- **PROBLEM TO SOLVE**
In the forum thread about applying classification and then regression, which two methods does the first reply suggest for this customer problem?

- **SUPPLIED PASSAGE**
++++++
Reputation: 43
I am a beginner in data science and need help with a topic.
I have a data set about the customers of an institution. My goal is to first find out which customers will pay to this institution and then find out how much money the paying customers will pay.
In this context, I think that I can first find out which customers will pay by "classification" and then how much will pay by applying "regression".
So, first I want to apply "classification" and then apply "regression" to this output. How can I do that?
Upvotes: 2
Views: 2725
Reputation: 2410
Sure, you can definitely apply a classification method followed by regression analysis. This is actually a common pattern during exploratory data analysis.
For your use case, based on the basic info you are sharing, I would intuitively go for 1) logistic regression and 2) multiple linear regression.
Logistic regression is actually a classification tool, even though the name suggests otherwise. In a binary logistic regression model, the dependent variable has two levels (categorical), which is what you need to predict if your customers will pay vs. will not pay (binary decision)
The multiple linear regression, applied to the same independent variables from your available dataset, will then provide you with a linear model to predict how much your customers will pay (ie. the output of the inference will be a continuous variable - the actual expected dollar value).
That would be the approach I would recommend to implement, since you are new to this field. Now, there are obviously many different other ways to define these models, based on available data, nature of the data, customer requirements and so on, but the logistic + multiple regression approach should be a sure bet to get you going.
Upvotes: 2
Reputation: 124
Of course you can do it by vertically stacking models. Assuming that you are using binary classification, after prediction you will have a dataframe with target values 0 and 1. You are going to filter where target==1 and create a new dataframe. Then run the regression.
Also, rather than classification, you can use clustering if you don't have labels since the cost is lower.
Upvotes: 1
Reputation: 4629
Another approach would be to make it a pure regression only. Without working on a cascade of models. Which will be more simple to handle
For example, you could associate to the people that are not willing to pay the value 0 to the spended amount, and fit the model on these instances.
For the business, you could then apply a threshold in which if the predicted amount is under a more or less fixed threshold, you classify the user as "non willing to pay"
Upvotes: 1
++++++
- **INFORMATION PROVIDED**
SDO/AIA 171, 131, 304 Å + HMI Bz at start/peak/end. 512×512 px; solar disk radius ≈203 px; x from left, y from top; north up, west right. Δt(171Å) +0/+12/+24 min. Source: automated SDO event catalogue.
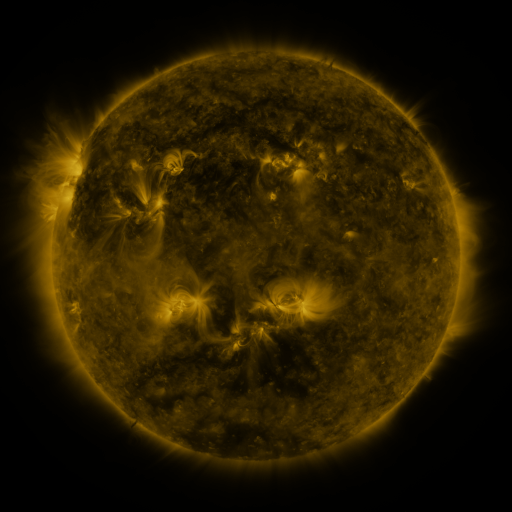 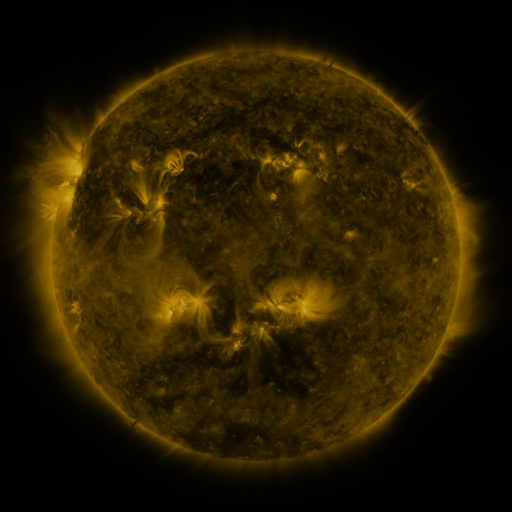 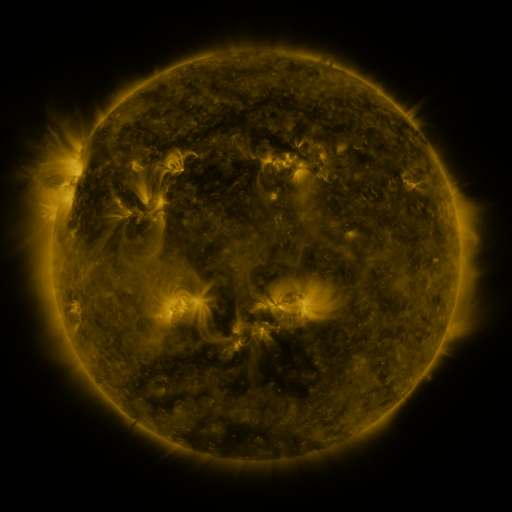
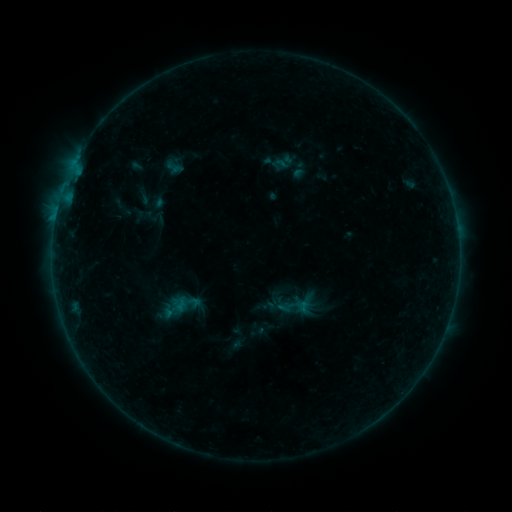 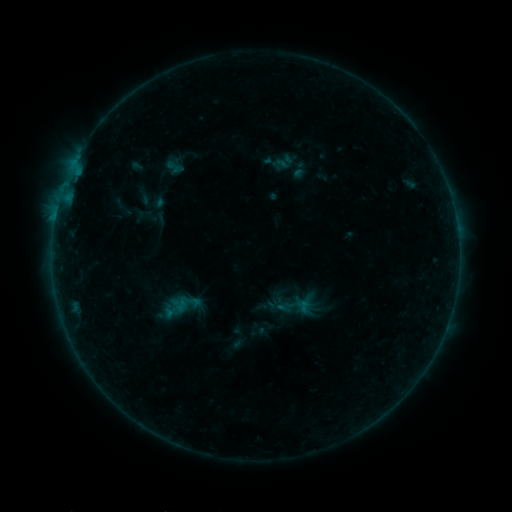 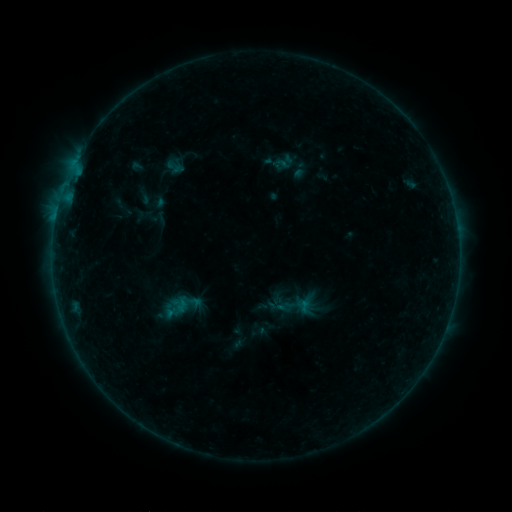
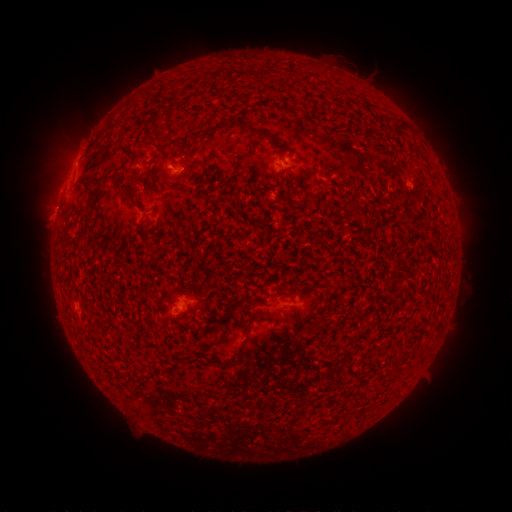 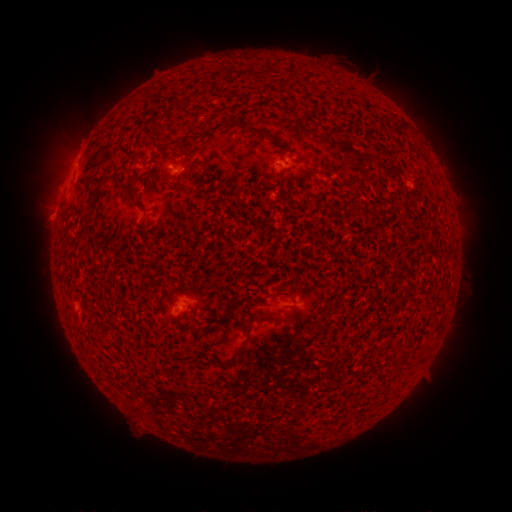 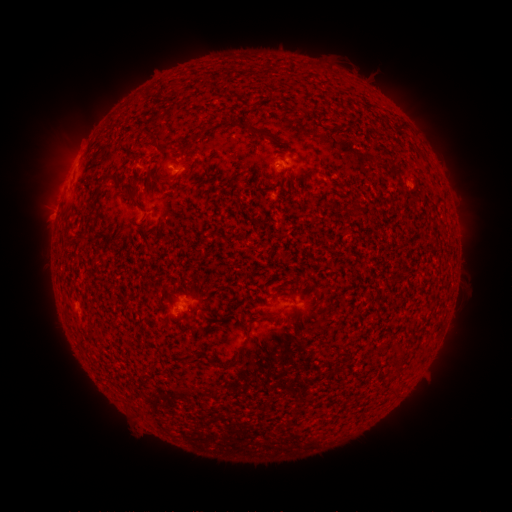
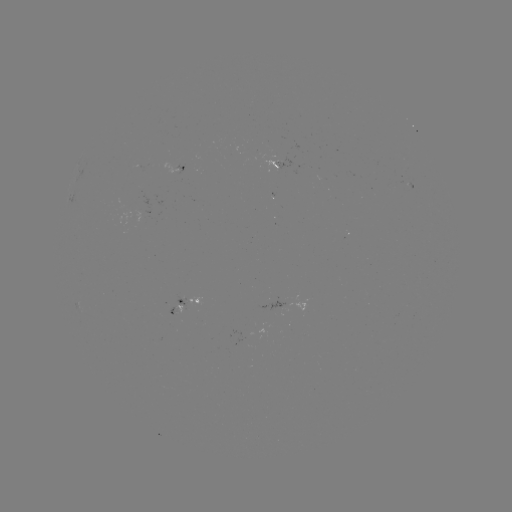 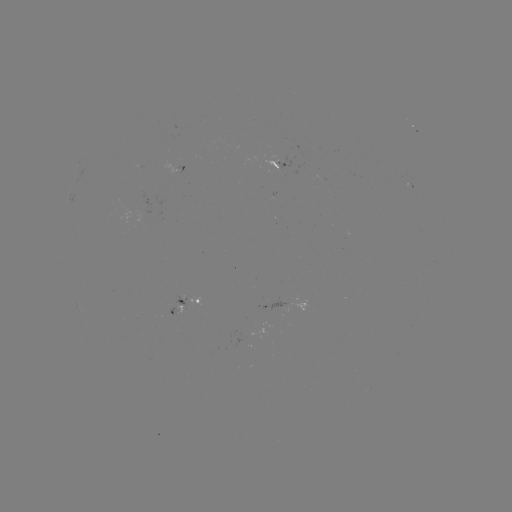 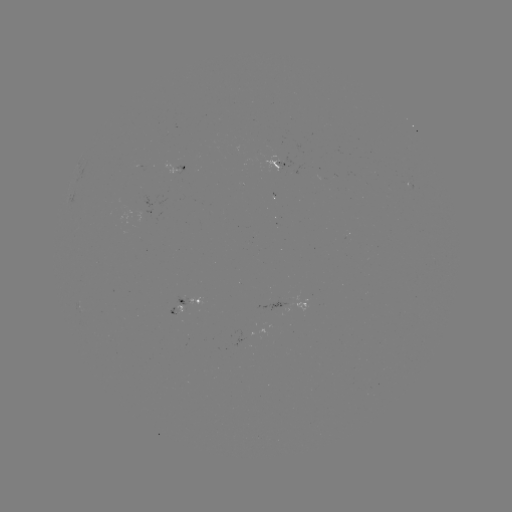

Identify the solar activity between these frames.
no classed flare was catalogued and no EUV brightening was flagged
++++++
- **WORKED SOLUTION**
Logistic regression, to classify customers as paying or not, followed by multiple linear regression, to predict how much the paying customers will pay.